Stored records
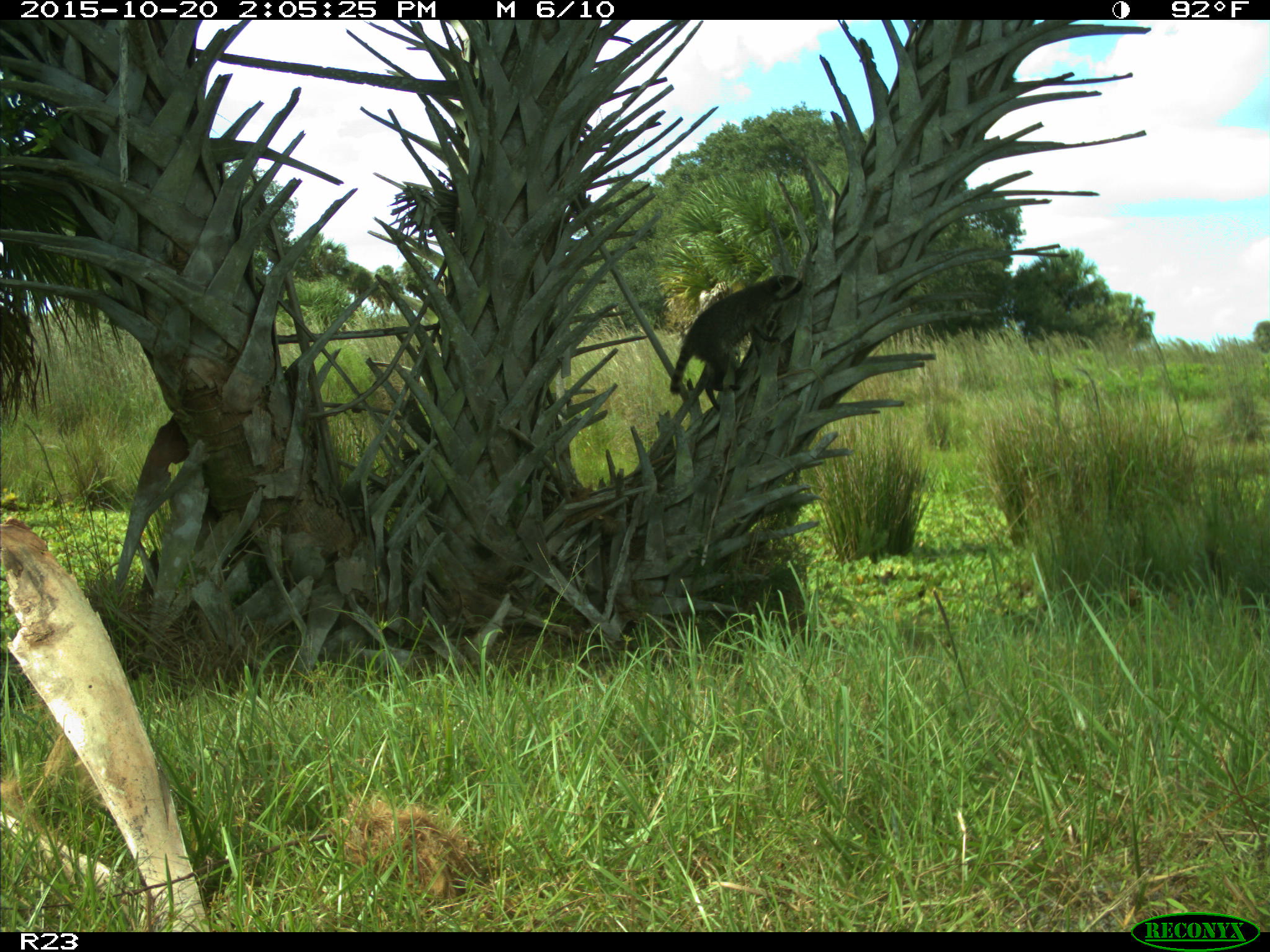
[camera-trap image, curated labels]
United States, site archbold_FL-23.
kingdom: Animalia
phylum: Chordata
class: Mammalia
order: Carnivora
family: Procyonidae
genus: Procyon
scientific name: Procyon lotor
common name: common raccoon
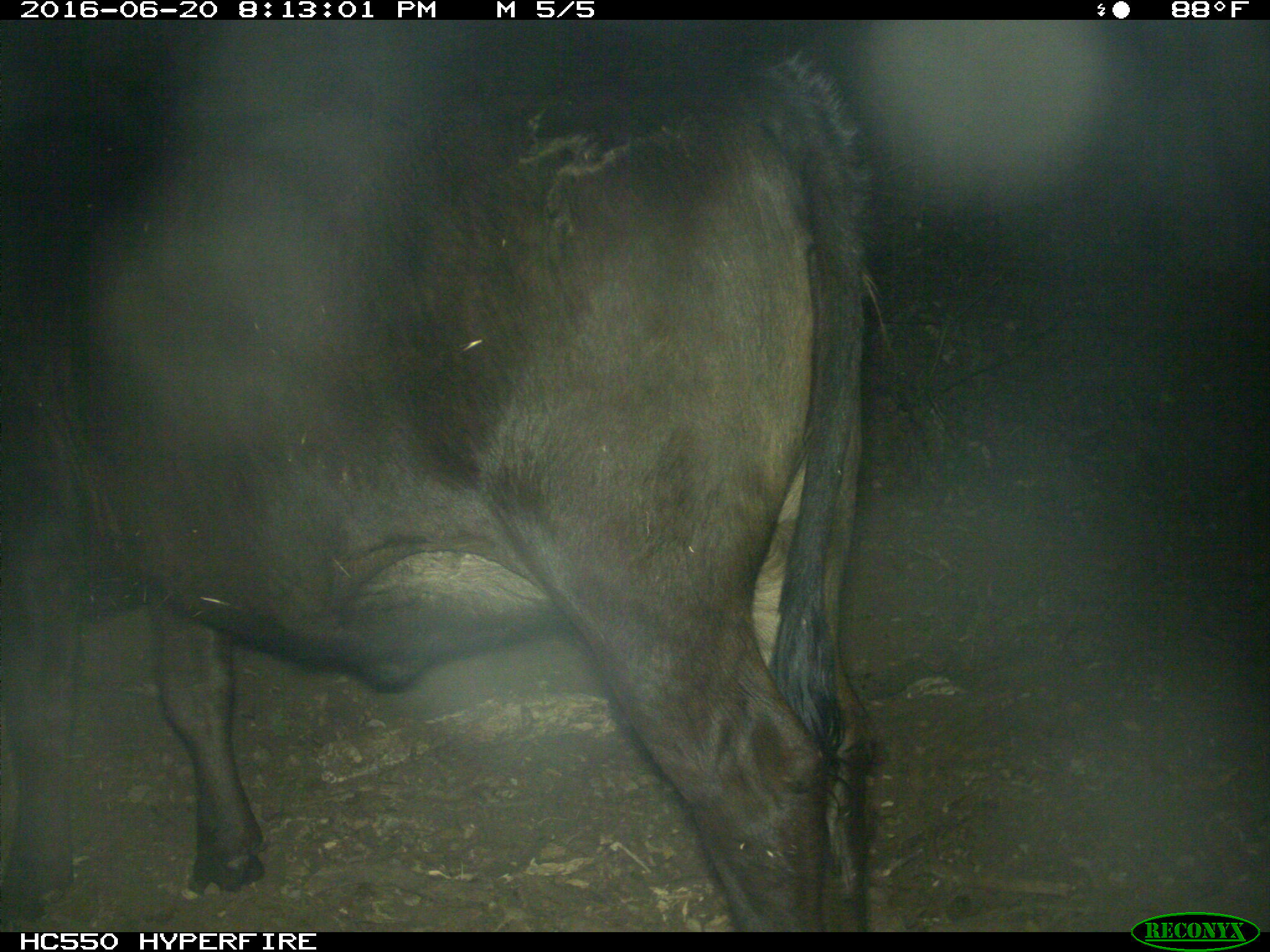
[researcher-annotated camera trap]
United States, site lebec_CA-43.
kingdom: Animalia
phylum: Chordata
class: Mammalia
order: Artiodactyla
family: Bovidae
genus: Bos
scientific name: Bos taurus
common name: domestic cow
Bos taurus (domestic cow).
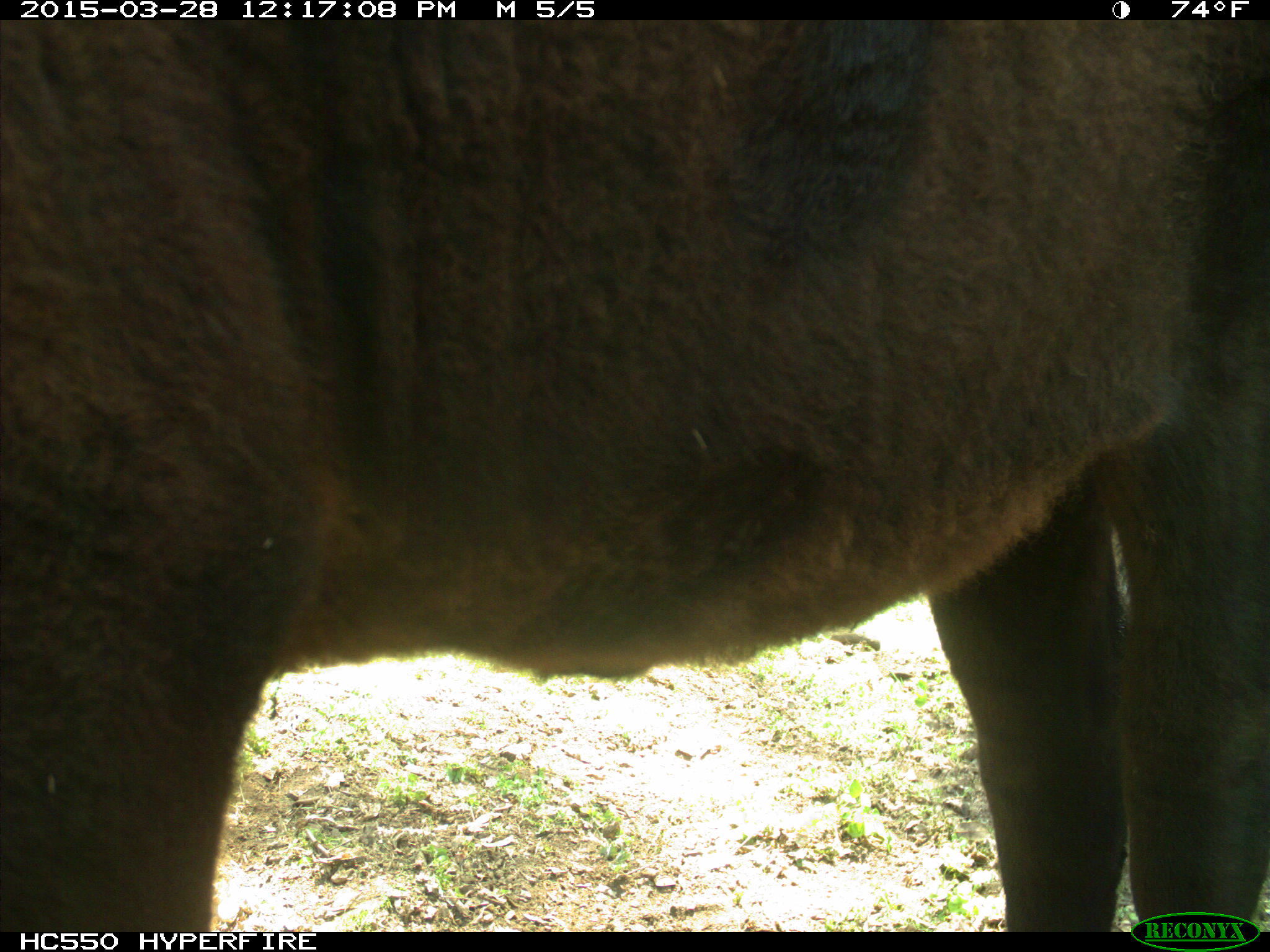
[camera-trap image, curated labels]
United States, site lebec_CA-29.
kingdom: Animalia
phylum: Chordata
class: Mammalia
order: Artiodactyla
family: Bovidae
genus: Bos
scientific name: Bos taurus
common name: domestic cow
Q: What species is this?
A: Bos taurus (domestic cow).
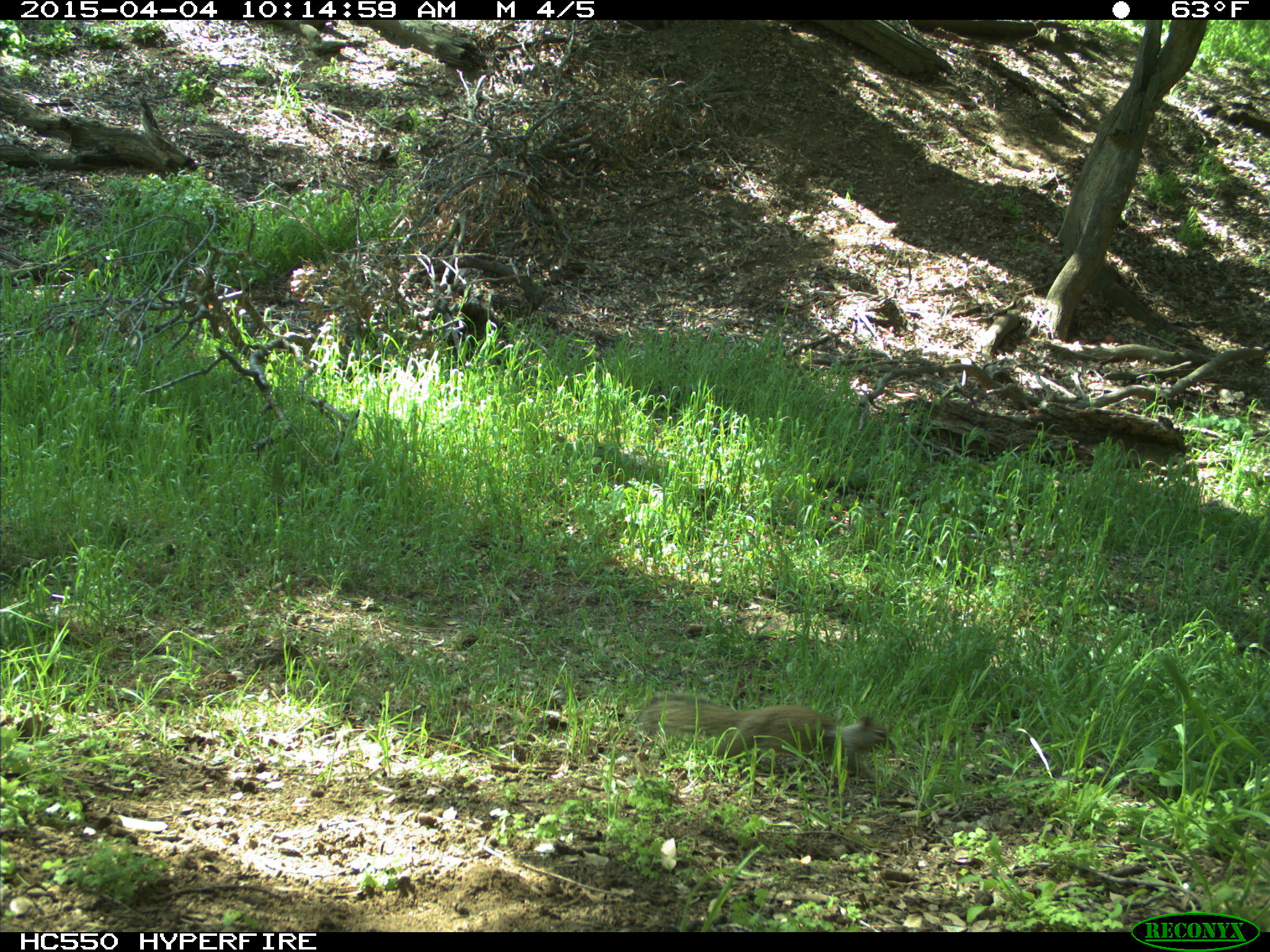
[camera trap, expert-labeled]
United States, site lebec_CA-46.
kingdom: Animalia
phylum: Chordata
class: Mammalia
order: Rodentia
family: Sciuridae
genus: Otospermophilus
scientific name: Otospermophilus beecheyi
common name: california ground squirrel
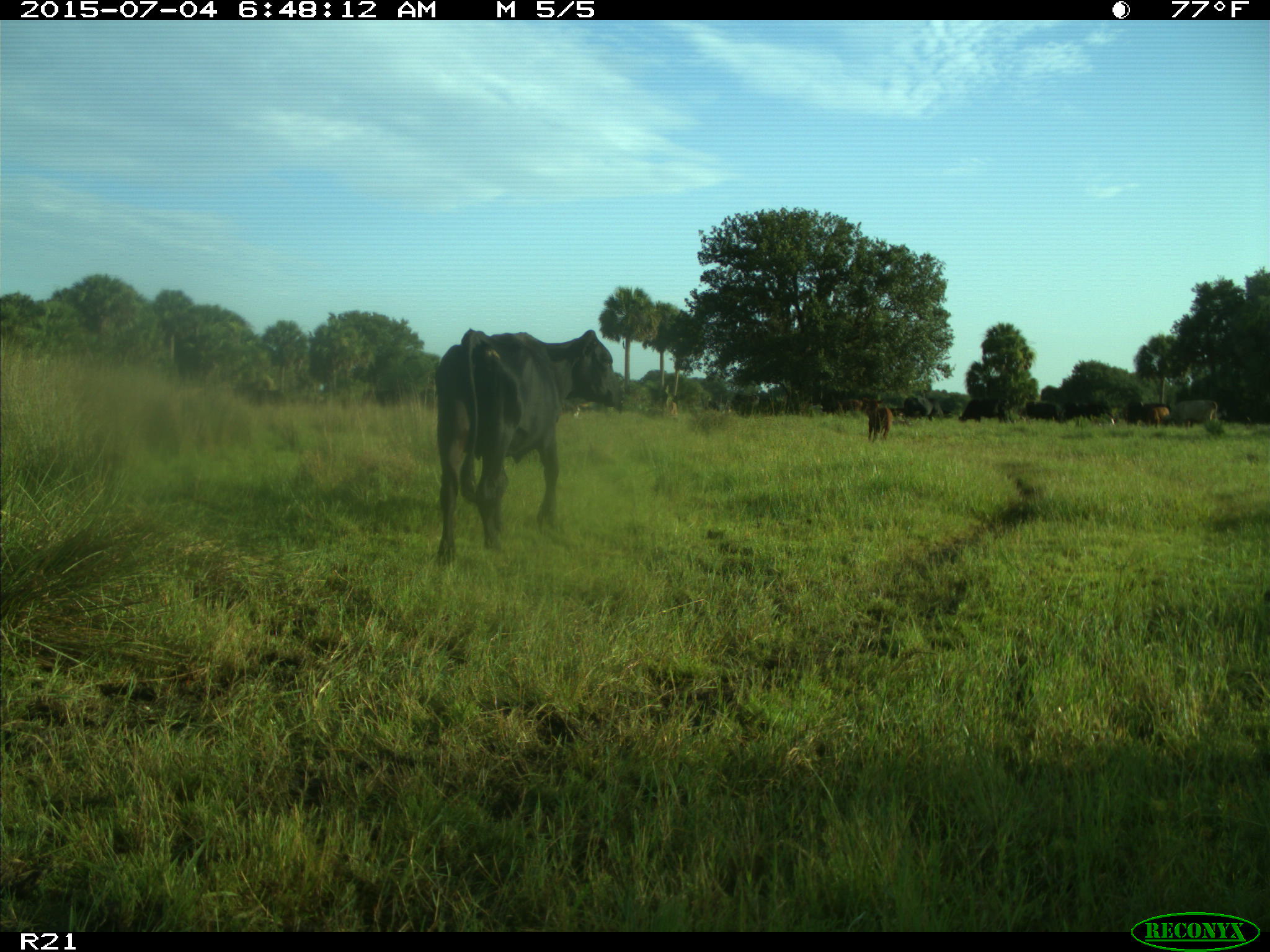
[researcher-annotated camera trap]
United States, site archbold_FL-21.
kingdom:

* [How to complete this task]
Only lines with the word "United" go in the answer. Take them all from the entries above.

* [Reply to the exercise]
United States, site archbold_FL-23.
United States, site lebec_CA-43.
United States, site lebec_CA-29.
United States, site lebec_CA-46.
United States, site archbold_FL-21.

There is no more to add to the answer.